Si no recuerdo mal, había una gran máquina de escribir en la fachada de Casa Gilet, en la Vía Alemania. La recuerdo cuando iba al colegio y yo me preguntaba quién diablos querría escribir con una máquina, pudiendo usar los lápices de colores y las grandes láminas de papel barba que dejaban ver un galgo al trasluz. Pero siempre me gustó el edificio de Casa Gilet, que tenía las formas onduladas de un barco, y algo que hacía pensar en el mar o en el puerto de una isla remota y algo menos tranquila que Mallorca (que me parecía una isla "demasiado" tranquila).

Casa Gilet es uno de los mejores edificios racionalistas de Palma, pero eso entonces no lo sabía. Sólo sabía que me gustaban sus formas onduladas, y el portal con barras de hierro que parecían ideogramas chinos, y la extraña, casi amenazadora máquina de escribir que se veía en la fachada. Muchos años después, cuando yo vivía en la calle Joan Estelrich, volví a ver a diario aquella máquina de escribir –tal vez una Underwood–, que desde entonces asocio con los gritos de los niños que jugaban en el patio del colegio de la Plaza de los Patines. Si se piensa bien, hay una relación evidente entre las formas de la arquitectura racionalista y las máquinas de escribir y los niños que juegan en un colegio. De hecho, Guillem Forteza –un arquitecto que podría ser llamado racionalista– diseñó muchas de las escuelas que se inauguraron en la época republicana. Y es normal que fuera así. La arquitectura racionalista reflejaba el sueño de una vida austera, limpia, educada, armónica. Le Corbusier decía que había que alojar a las masas de forma decente y humana. Y éste fue el sueño de la II República (o mejor dicho, de las mejores mentes de la II República), cuando la Europa de entreguerras todavía creía en la posibilidad de un futuro tranquilo y razonable, antes de que llegaran Mussolini, Stalin, Franco, la II Guerra Mundial, Auschwitz y el Gulag, y antes de que las máquinas de escribir sirvieran para hacer listas de deportados y los patios de colegio se convirtieran en centros de adoctrinamiento forzoso.
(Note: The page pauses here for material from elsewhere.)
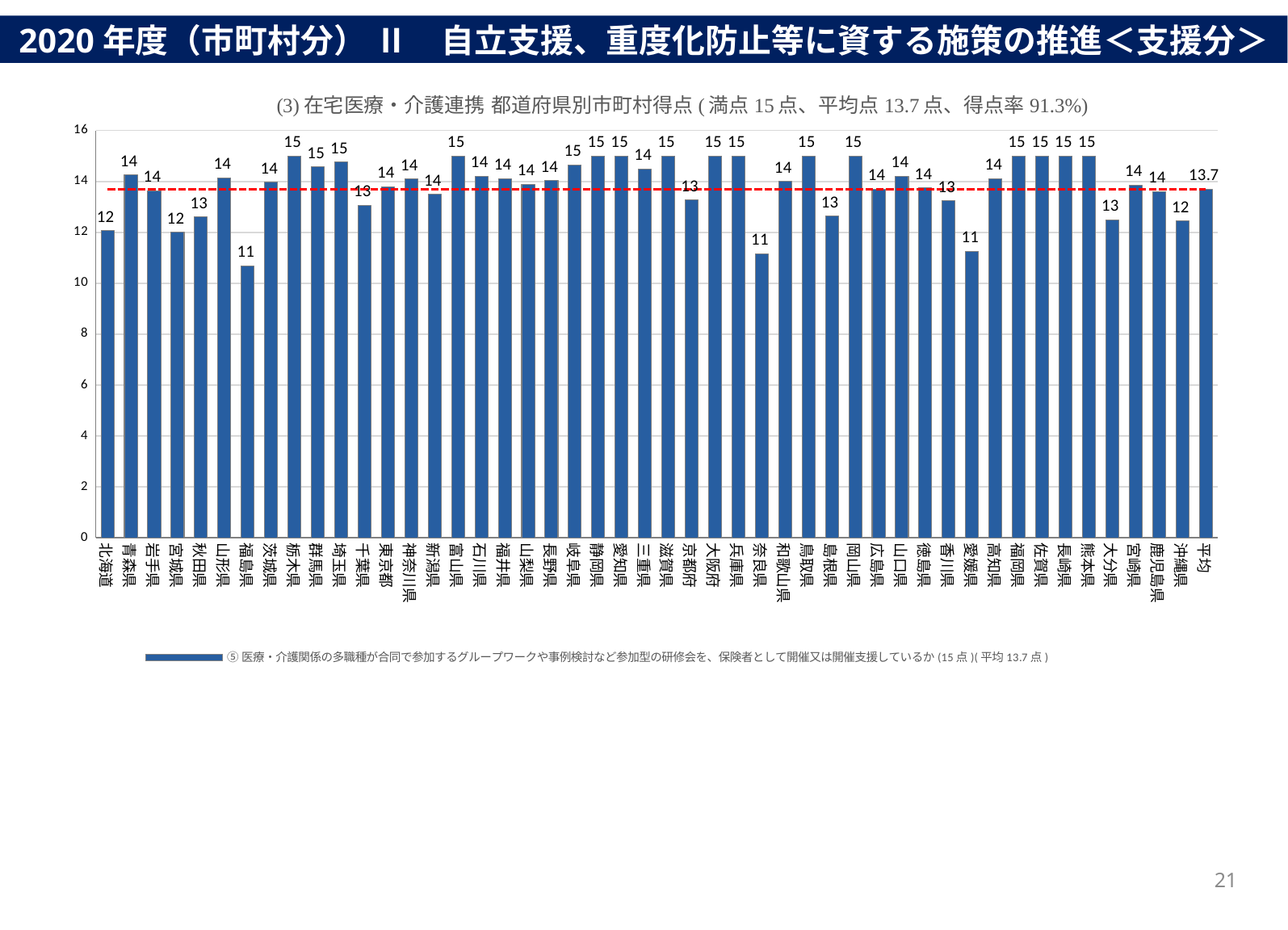
Which has the larger value, 奈良県 or 和歌山県? 和歌山県 How many bars are plotted in the chart, including the 平均 bar? 48 What value does the red dashed horizontal line across the chart represent? 13.7 (平均点) What is the value shown for 平均 (the last bar)? 13.7 What is the maximum possible score (満点) stated in the chart title? 15点 Is the value for 愛媛県 greater or less than 12? less What kind of chart is shown on the slide? bar chart What is the lowest value labelled on any bar in the chart? 11 What is the value for 福島県? 11 What is the value for 栃木県? 15 What is the difference between the values for 栃木県 and 北海道? 3 What is the value for 北海道? 12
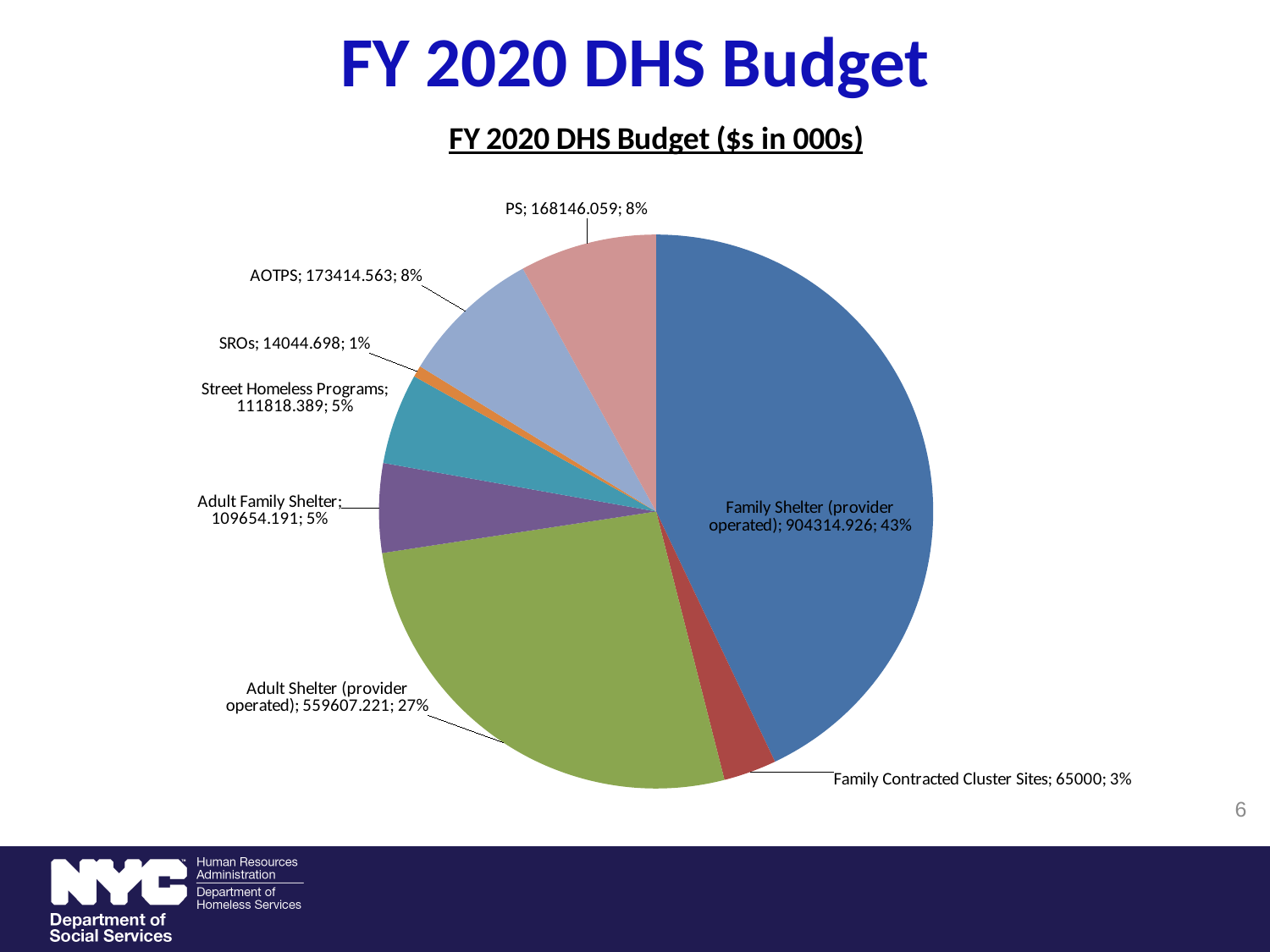
Which category has the smallest slice of the pie? SROs How many categories are shown in the pie chart? 8 What is the value for Adult Shelter (provider operated)? 559607.221 Which is larger, the value for AOTPS or the value for PS? AOTPS Which category has the largest slice of the pie? Family Shelter (provider operated) What is the value for SROs? 14044.698 What share of the pie does Adult Shelter (provider operated) represent? 27% What is the value for Family Contracted Cluster Sites? 65000 What type of chart is shown on the slide? Pie chart What is the difference between the values for Family Shelter (provider operated) and Adult Shelter (provider operated)? 344707.705 What is the value for Family Shelter (provider operated)? 904314.926 What share of the pie does Street Homeless Programs represent? 5%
Francisco Casas diseñó la Casa Gilet en 1936. Quizá se empezó a construir cuando todo estaba en calma y el gran Emili Darder inauguraba escuelas con su pajarita y sus modales de personaje de Thomas Mann, y se terminó cuando el Conde Rossi desfilaba a caballo por Vía Alemania. Ya sabemos cómo terminó aquí el sueño de la modernidad. Pero lo curioso es que la arquitectura racionalista no se acabó con el franquismo. De hecho, la Italia fascista estaba llena de edificios racionalistas, porque el racionalismo arquitectónico era un movimiento de vanguardia, y la vanguardia se la disputaban tanto la extrema derecha como la extrema izquierda, ya que cada una, a su manera, proponía una utopía modernista con sus propios ideales de educación y progreso y avances sociales (y quien no entienda esto, no entiende nada de nada). Uno de los mejores arquitectos racionalistas españoles fue José Manuel Aizpurúa, un falangista vasco que fue fusilado en 1936 por los republicanos. Y otro de los mejores arquitectos fue el catalán Josep Torres Clavé, que pertenecía al PSUC y murió mientras construía trincheras para los republicanos. Imagino que los dos se interesaron en sus proyectos y los discutieron a fondo, hasta que la política los distanció, o no, porque quizá siguieron respetándose a pesar de sus diferencias políticas. Y a lo mejor, si ahora pudiéramos ver un edificio diseñado por uno y por otro, nos resultaría imposible distinguirlos y creeríamos que fueron diseñados por la misma persona. La vida tiene estas cosas.

La arquitectura no tiene ideología, pero el poder que la utiliza sí que la tiene, a veces con la colaboración entusiasta o involuntaria del arquitecto. Le Corbusier, por ejemplo, fue de extrema izquierda y se sintió fascinado por el socialismo utópico del siglo XIX, pero también dio conferencias en la Italia de Mussolini y se ofreció a colaborar con el gobierno de Vichy. Y a pesar de todo, conservó una enorme sensatez a lo largo de toda su vida, porque decía que cualquier habitante de un poblado africano vivía mejor que un obrero hacinado en un suburbio de Europa. Le Corbusier murió a los 77 años mientras se bañaba en una playa de la Costa Azul. No es mala forma de morir para la persona que hizo posibles, con sus ideas, los edificios que parecían un barco en una isla tranquila. Como la Casa Gilet.